Nyctalus noctula scores best and Myotis daubentoni worst (without the 3 'low n species'). Call spectrograms (Figures 1 a-m) and cluster analysis underline (Fig. 2) the echolocation call similarity in the Myotis group.

Figure 2:

• A discriminant component analysis identifies 46% of Myotis-calls properly (58% of all species' calls), when testing the one halve of the signals not used for the discriminant function description.
• The SA identifies 77% of the Myotis-calls correctly, when 9 learn-calls are used and MSP>0.5, DSB>0.2 are applied as scalar product delimiting criteria. 38% of the signals are thereby rejected from classification. Despite the cost of rejecting calls from the analysis, these values proved optimal in eliminating noisy or ambiguous calls, while minimising the loss of calls and maximising the recognition success.
• With 9 training calls, we reach an average overall recognition rate of 80% while rejecting 33% of the calls (Tab. 1).
• 5 training calls (different sequences) assertain a correct maximum score, and therefore identify the proper species (Fig. 3).

Figure 3:

Conclusions

Decreasing price/power ratio of portable hardware help to spread digital ultrasound field-recording in a wider group of users. Quality, speed and economy speak for new approaches like synergetics to acoustic signal recognition when compared to classical statistical analysis of discrete measurements taken from recordings.

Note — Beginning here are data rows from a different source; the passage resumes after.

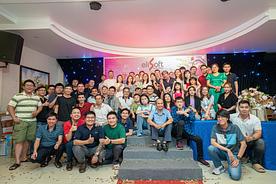 Year end Party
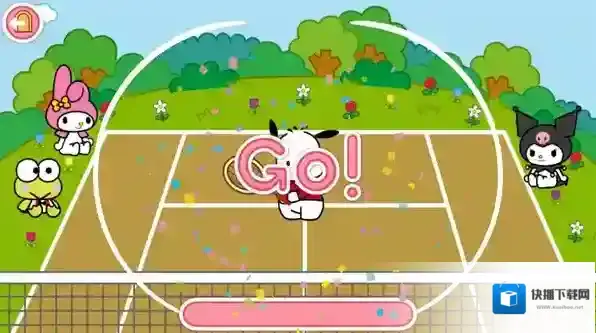 凯蒂猫生活世界点击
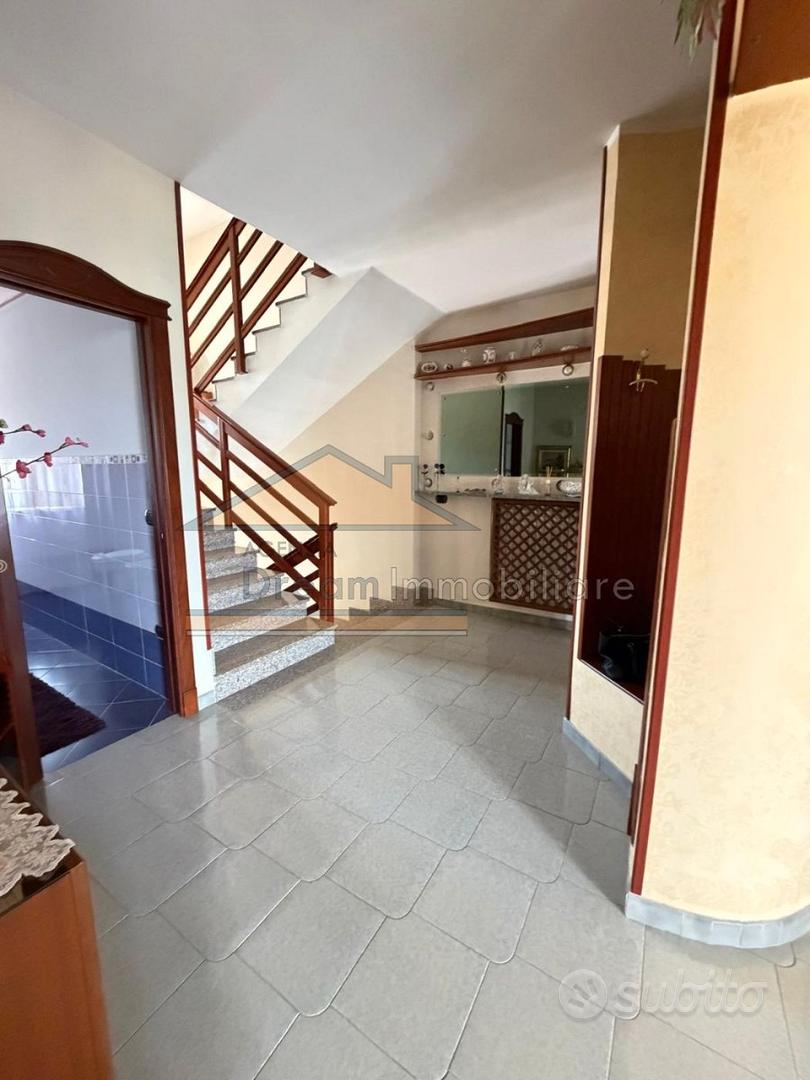 Casa - Vista 4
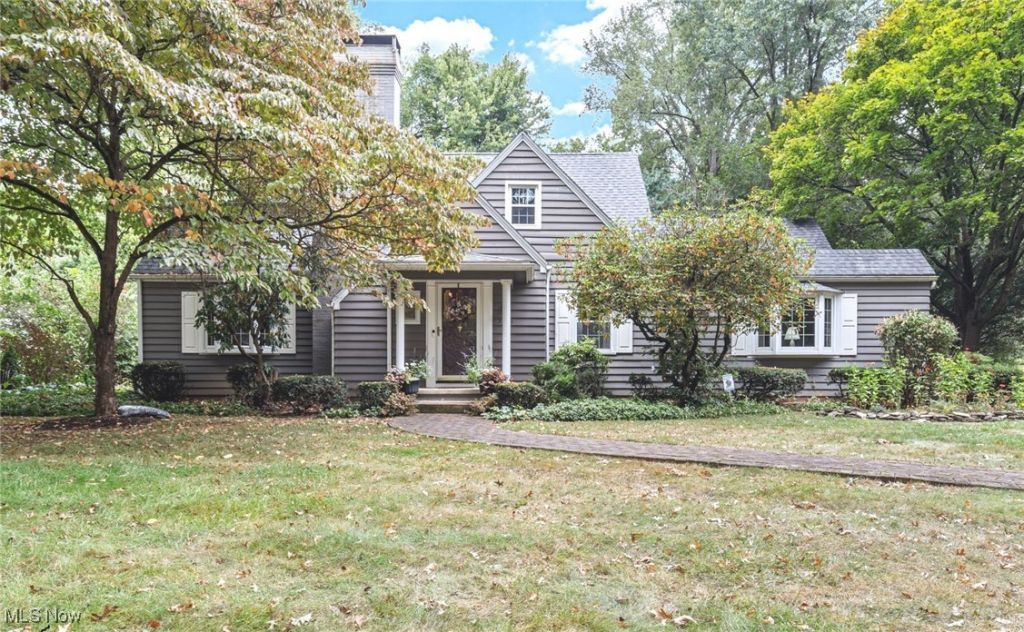 3431 Enfield Avenue Nw, Canton, OH 44708 Main Photo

Our versatile program demonstrates a field alternative to crude heterodyne or count-down methods for species identification. Unsupervised, automated monitoring of species specific bat activity becomes possible. Furthermore, the software is fully user configurable for the classification of other signals (other taxonomic groups, behaviours).

However, we wish to express our concerns with many field biologists objecting to the system presented here. It constitues a so called 'black box', as only limited control can be attained over the synergetic classifier. We do not encourage lay people to feed data in such a system without prior understanding of the bioacoustics (e.g. bat echolocation) and the content and potential variability of learning and classification signals.

Acknowledgements

We are very grateful for Lars Petterssons generous help with recording hardware.